Нашпигован страхами с головы до ног. Ксенофобия, агорафобия, страх замкнутого пространства. Чужие, сквозные, пробойные, пролётные страхи, на десятков километров куда-то в глубину, в бездонные колодцы тьмы, - и желание обогрева.

А что есть страх? Он делает невольным колдуном, побуждает врачевать раны колдовским флюидом, источаемым из полового центра. Страшно страх Богу открыть. Ищешь врачевства от лукавого. На сем и стоишь, колдун. Если Бога нет, то тело сплошь из страхов и неврозов. И ничто так не ценишь, как поганое зелье - Белладонну, блудом врачующую раны.

Во что одета Белладонна? - еврокультура, “красная дама”, от сатаны. Белла - донна. Продажная страна и неблагородные души. Подставляем друг друга под удар с их согласия умереть. Ну и что, посмотрю, как ближнего колошматят дубинками.

Откуда нам брать благородство? От кого мы родом? Просто от рефаимов. Наиболее слабые из них давно полегли в матушку землю... Мы от рефаимов наихудшего рода: конформистов, подленьких, продажных, зудевшим нам на ухо с детства: “Ты сиди на кухне, философ и рассуждай.

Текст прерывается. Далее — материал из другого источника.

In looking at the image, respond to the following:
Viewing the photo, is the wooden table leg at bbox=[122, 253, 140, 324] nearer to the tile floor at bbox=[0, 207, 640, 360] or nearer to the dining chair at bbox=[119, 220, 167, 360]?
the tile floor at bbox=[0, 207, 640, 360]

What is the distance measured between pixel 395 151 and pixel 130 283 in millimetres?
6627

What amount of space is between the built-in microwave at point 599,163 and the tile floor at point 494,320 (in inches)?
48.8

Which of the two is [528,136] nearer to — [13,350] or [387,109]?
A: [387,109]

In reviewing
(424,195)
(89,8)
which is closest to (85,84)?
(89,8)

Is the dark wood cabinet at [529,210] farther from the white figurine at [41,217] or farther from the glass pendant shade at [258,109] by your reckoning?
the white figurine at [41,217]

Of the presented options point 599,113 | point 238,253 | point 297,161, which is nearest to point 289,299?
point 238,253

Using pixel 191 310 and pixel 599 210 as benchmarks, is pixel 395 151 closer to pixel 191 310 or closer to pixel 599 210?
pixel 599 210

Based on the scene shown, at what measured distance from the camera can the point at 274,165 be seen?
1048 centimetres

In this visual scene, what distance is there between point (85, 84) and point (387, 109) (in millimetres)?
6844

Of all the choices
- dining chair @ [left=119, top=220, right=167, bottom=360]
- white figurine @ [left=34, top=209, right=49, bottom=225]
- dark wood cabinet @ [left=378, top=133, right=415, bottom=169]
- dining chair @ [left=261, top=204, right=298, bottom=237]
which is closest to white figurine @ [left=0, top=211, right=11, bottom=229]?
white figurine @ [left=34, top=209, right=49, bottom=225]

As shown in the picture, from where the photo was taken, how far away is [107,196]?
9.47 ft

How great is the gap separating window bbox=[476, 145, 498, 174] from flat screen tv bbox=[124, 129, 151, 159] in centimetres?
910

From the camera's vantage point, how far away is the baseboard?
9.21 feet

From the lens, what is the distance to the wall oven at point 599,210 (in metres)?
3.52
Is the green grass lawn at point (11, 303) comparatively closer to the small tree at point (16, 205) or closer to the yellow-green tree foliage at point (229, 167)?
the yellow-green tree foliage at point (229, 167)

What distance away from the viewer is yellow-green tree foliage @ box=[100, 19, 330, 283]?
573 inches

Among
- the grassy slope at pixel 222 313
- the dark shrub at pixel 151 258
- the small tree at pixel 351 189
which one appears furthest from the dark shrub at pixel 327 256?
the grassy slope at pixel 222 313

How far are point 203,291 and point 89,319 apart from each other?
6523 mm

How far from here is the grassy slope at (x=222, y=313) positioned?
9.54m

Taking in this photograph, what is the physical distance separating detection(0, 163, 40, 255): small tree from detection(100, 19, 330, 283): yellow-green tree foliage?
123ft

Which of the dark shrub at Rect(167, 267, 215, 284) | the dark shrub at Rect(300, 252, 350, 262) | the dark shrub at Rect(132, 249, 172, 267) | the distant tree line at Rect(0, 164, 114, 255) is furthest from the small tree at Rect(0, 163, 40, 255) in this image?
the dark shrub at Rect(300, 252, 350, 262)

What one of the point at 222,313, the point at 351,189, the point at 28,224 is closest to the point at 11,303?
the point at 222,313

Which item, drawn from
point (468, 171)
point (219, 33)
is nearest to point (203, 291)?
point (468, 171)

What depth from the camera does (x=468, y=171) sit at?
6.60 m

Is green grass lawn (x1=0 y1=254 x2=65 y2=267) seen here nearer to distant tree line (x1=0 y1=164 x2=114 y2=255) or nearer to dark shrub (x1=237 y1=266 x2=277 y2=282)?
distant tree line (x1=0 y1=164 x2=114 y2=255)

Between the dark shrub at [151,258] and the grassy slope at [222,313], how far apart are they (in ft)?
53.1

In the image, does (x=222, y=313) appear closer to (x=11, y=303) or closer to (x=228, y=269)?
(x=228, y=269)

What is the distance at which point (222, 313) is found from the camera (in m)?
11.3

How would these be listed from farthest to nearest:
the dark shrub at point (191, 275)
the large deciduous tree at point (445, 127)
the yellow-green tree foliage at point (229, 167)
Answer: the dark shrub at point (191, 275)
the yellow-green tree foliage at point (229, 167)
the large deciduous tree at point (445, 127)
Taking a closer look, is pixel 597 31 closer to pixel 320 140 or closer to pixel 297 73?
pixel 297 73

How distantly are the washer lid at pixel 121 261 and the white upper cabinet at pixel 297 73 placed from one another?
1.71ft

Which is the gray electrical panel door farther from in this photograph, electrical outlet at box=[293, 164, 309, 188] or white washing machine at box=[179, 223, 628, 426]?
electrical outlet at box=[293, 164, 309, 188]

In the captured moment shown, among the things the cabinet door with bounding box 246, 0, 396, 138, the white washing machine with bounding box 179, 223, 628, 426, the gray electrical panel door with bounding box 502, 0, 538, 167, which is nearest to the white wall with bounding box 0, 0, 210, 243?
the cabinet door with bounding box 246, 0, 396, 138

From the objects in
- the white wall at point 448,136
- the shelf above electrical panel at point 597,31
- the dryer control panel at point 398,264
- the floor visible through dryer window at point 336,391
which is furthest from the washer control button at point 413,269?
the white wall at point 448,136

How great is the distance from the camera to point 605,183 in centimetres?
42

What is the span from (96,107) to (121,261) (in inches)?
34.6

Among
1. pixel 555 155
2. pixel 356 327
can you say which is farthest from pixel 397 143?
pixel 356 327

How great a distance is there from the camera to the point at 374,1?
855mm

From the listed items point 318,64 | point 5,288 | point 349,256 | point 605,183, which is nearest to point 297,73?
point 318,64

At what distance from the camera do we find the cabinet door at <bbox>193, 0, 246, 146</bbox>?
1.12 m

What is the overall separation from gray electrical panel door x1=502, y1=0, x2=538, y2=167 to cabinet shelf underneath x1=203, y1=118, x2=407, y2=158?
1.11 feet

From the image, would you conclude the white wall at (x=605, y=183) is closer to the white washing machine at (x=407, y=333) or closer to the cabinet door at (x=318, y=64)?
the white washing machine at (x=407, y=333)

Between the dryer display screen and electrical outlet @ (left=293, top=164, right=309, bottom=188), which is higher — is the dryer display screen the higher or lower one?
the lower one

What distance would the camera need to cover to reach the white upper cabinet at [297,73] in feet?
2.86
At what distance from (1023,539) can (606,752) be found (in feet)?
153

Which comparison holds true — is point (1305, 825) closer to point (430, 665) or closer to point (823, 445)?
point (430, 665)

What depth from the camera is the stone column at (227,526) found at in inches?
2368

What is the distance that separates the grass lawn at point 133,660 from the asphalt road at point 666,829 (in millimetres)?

Молчи там в тряпочку и будь себе на уме”

За гробом не будет ни магнитофона, ни ТВ. Мысль о реальности смерти будет всё более близка с течением лет. Уже рядом с нами ходят новомученики души, и Усыпальница надмирная простерта где-то совсем рядом, запечатлена в сердце. Ну что ты, брат? Мне совсем не жаль себя. Я не боюсь смерти. Я принадлежу к поколению неоднократно переживших её.

Святой Луи де Монфор с фотографии смотрит...

Зеленые лампы, магические зеркала. А психиатр ночью включает лампу синюю в несколько ватт. Мерцание телевизора. Обогрев, сон, гипноз. А утром нашпиговался яичной требухой. Злой колдун петух “укусил” курочку. И ты вкусил яичко, и пошел на свою работу в камеру инкубации страха смерти. Летать по городу, носиться очумело, лихорадочно вкушать, пить соки и желать гамбургера. О проклятое наваждение! Зачем они ходят по центральной авеню Гданьска, улице длинной-длинной. А куда ведет? Завернуть бы в магазины. Но что можно купить на деньги? Разве миллионом долларов можно залечить хоть одну из несчетного числа ран в моем тонком теле? Нет, мне полезней голод, пост, молитва и уединение. Страшные мы, поврежденные. Содомиты. Боже, какие страшные чаши! Посмотришь в колодец на лице свое, а там отражаются сплющенные призраки отца и матери. Что с ними? Корчатся в мучениях? Агонизируют? Утешились, спят? Чего они хотят от нас? В каком образе должны ходить мы, чтобы помочь им? Помочь себе? Я бы надиктовал ещё с десяток книг о своей постыдной персоне, да только ужас берет от сознания того, что во мне живет бесстыжая шлюха.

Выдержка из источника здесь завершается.